US Delegation to Tackle Copyright Piracy in China
BEIJING — ON a busy Beijing street corner, Zhen Wen pulled two Beatles compact discs out of a full box and shoved them at two passing foreigners.
``Good, good,'' urged the woman, in halting English. ``Cheap music. Two dollars.''
Street vendors peddling counterfeit CDs are merely the tip of the iceberg of Chinese piracy that costs United States companies and artists an estimated $1 billion annually and is rankling relations between the two economic giants.
That note of discord is one trade flash point slated for discussion during a US trade delegation's tour of Beijing, Shanghai, and Guangzhou in China and Hong Kong, starting Saturday. Led by Commerce Secretary Ron Brown, the Clinton administration's trade team will also include 24 executives of top US companies scrambling for a niche in China's booming economy.
Coming after President Clinton's controversial decision to extend China's low-tariff trading status in June, the US initiative is aimed at cultivating growing commercial ties with China and jawboning Beijing on issues clouding the $40 billion two-way trade.
``A lot of trade issues that were set aside in the past and overshadowed by the [trading status] debate are now coming into focus,'' says a Chinese policy adviser. ``China and the [US] are awakening from illusions. Resolving the other trade issues will be crucial to the future.''
Already, the new Clinton policy to delink China's most-favored-nation (MFN) trading status from improvements in human rights is paying dividends.
In an aggressive bid for sales in the booming Chinese aviation sector, the Boeing Company announced this month a $600 million plan to make airplane components and service jet aircraft.
In 1993, China became the second-largest market for the company. It bought two-thirds of its aircraft purchases from Boeing. This year, China is expected to buy a similar number from Boeing, which plans to transfer construction of 737 tail wings from a Kansas plant to facilities of the Xian Aircraft Company.
To further boost US competitiveness against Japan and some European nations, Washington is also changing tack from its past refusal to offer soft financing to win contracts and says it is ready to help US firms land business in China's energy, telecommunications, and transport sectors.
China is one of 10 big developing markets, mostly in Asia, targeted for US investment and export growth.
But future deals will pivot on easing simmering commercial conflicts over market access and protection of intellectual property rights. Progress on these issues will determine whether China prevails in its campaign to rejoin the world trade arena when the General Agreement on Tariffs and Trade evolves into the World Trade Organization in January.
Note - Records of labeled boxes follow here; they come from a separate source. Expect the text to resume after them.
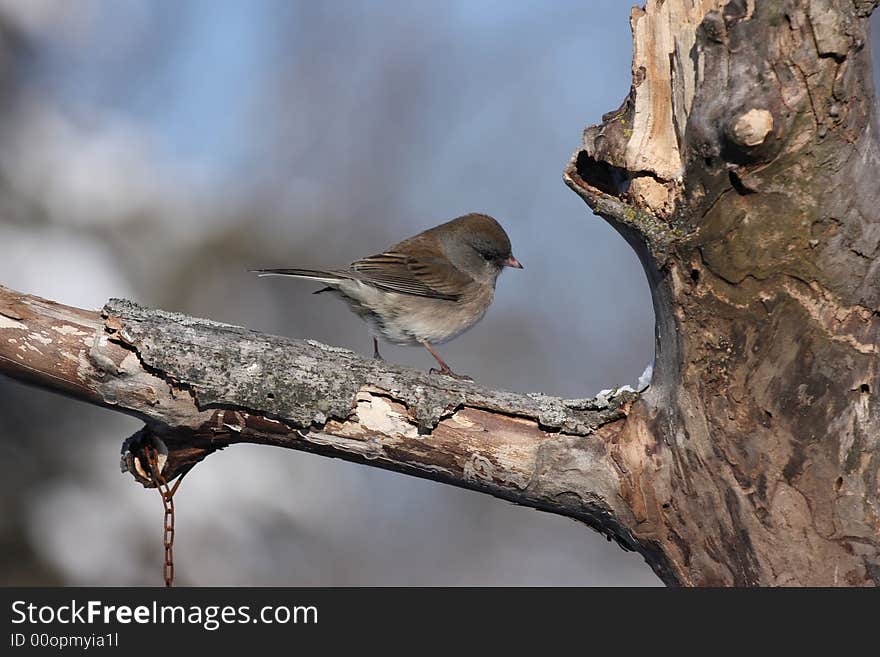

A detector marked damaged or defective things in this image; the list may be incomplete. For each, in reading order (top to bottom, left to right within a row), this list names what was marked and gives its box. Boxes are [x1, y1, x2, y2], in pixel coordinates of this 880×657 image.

rusty chain [144, 448, 183, 588]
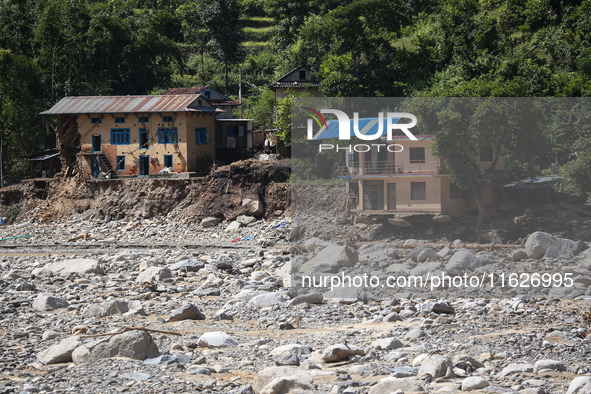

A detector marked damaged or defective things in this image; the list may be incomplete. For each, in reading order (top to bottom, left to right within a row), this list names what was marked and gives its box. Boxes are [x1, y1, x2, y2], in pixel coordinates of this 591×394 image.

rusty metal roof [37, 94, 213, 115]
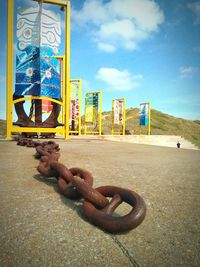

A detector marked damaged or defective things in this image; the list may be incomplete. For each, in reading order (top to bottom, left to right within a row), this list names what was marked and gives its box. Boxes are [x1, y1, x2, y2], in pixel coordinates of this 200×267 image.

rusty metal chain link [14, 137, 146, 233]
large rusty chain link [15, 137, 146, 233]
rusty chain [15, 137, 146, 233]
cracked concrete surface [0, 139, 200, 266]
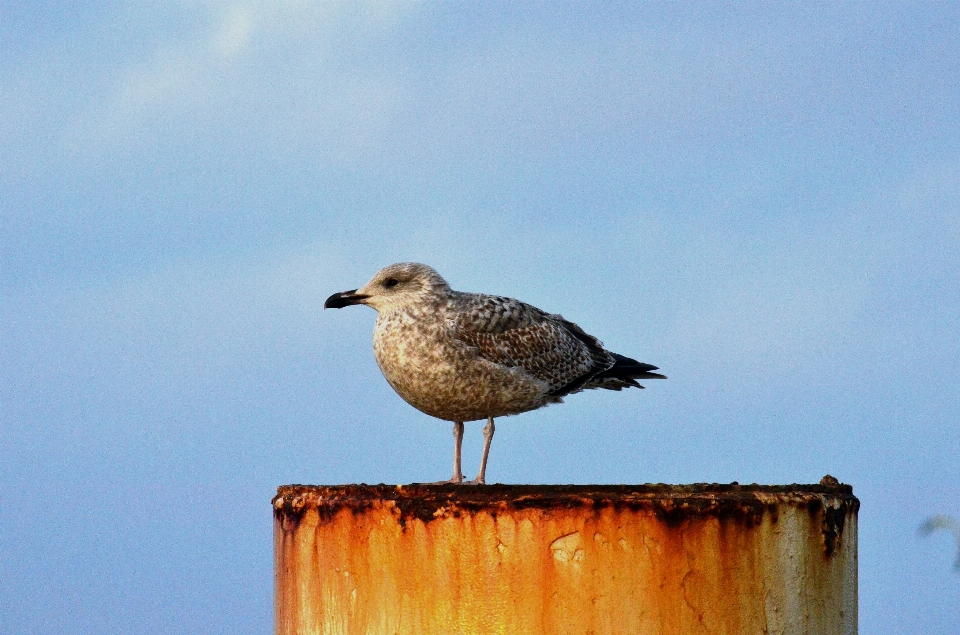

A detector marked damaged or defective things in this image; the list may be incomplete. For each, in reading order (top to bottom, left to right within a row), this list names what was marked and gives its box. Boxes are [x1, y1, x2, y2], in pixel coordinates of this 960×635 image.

orange rust stain [274, 484, 860, 632]
rusty metal pipe [274, 482, 860, 635]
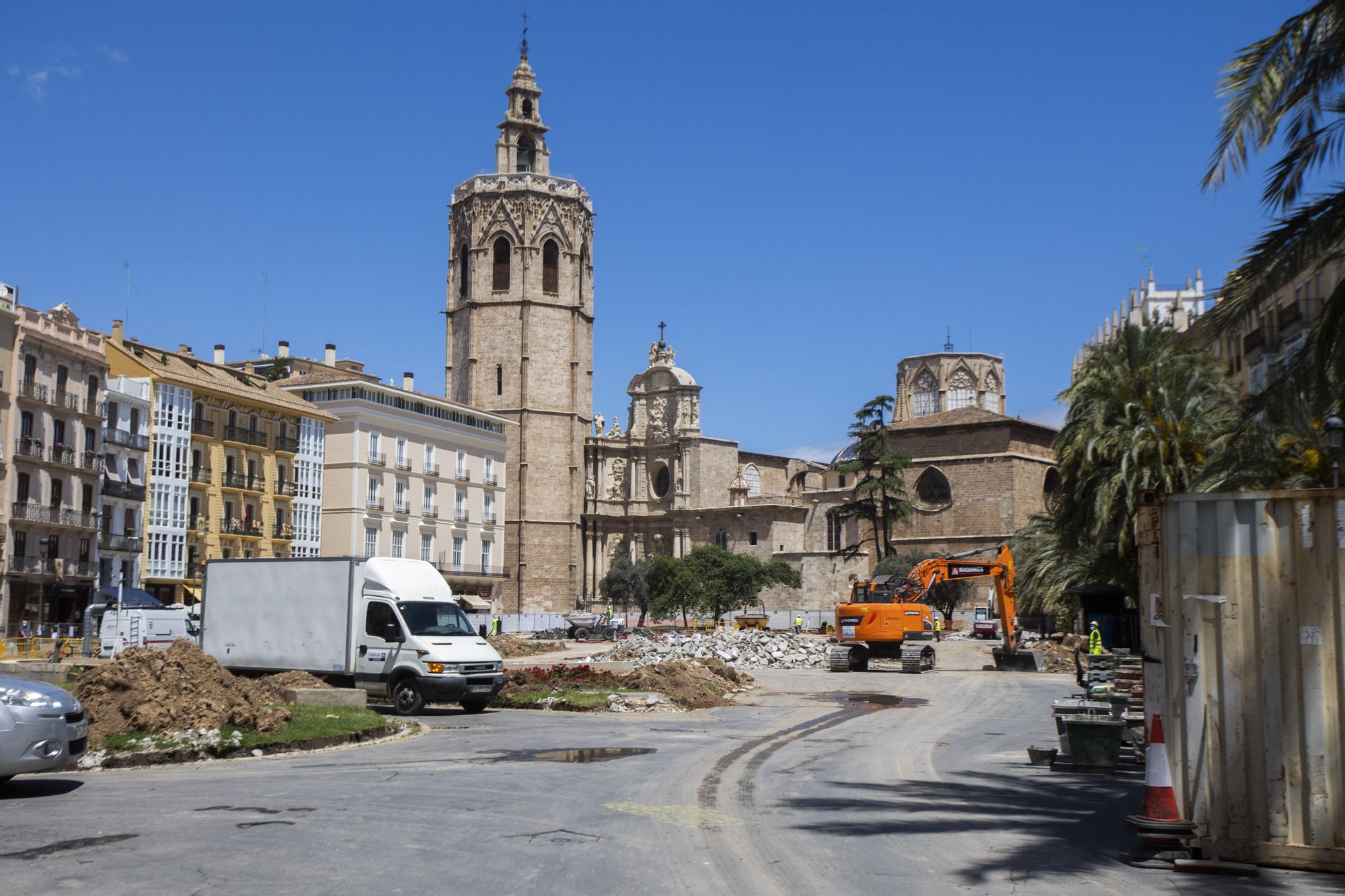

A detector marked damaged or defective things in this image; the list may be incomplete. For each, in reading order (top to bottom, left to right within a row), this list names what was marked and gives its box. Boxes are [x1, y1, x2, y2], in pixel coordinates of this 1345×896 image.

After two rounds of talks this summer, China and current GATT members, notably the US, remain at odds over Western demands that Beijing regularize trade rules and the issue of whether China joins the world trade forum under the special terms of a developing country. Reentering with developing-nation status would give Beijing more leeway in tightening up patent and copyright protections in line with international standards and removing controls on foreign investments.
Angry over widespread Chinese piracy and demanding immediate remedies, the US argues that China is already a formidable trade competitor and does not need the shelter of developing-nation provisions.
In the meantime, the US has reportedly threatened to impose trade sanctions on China unless it shuts down counterfeiters. Washington also has demanded that China shut down its 26 official CD and CD-ROM factories. US companies such as Walt Disney and Microsoft have sued Chinese firms in China for piracy.
Over the past few months, China has stepped up actions against violators of intellectual property rights, although US officials describe the moves as ``selective.''
Insisting that it will take time to rein in the piracy, Chinese officials are rankled over US opposition to Beijing's effort to rejoin GATT.
``The demands put forward by one Western power are unacceptable,'' Vice Premier Li Lanqing said in an interview with pro-Beijing Hong Kong newspaper Ta Kung Pao. ``If China has to pay so high a price, why should we try to resume our status as a contracting party? We won't seek reentry at any cost.''
Paralleling its aggressive quest for business expansion, the US also insists it will continue to press for human rights changes. But international human rights activists contend that strengthening business ties will not restore the leverage the US wielded before the June MFN decision.
They cite the dismissal from his job in a Chrysler plant in China of a Chinese religious activist trying to organize a Tiananmen Square Christian memorial service.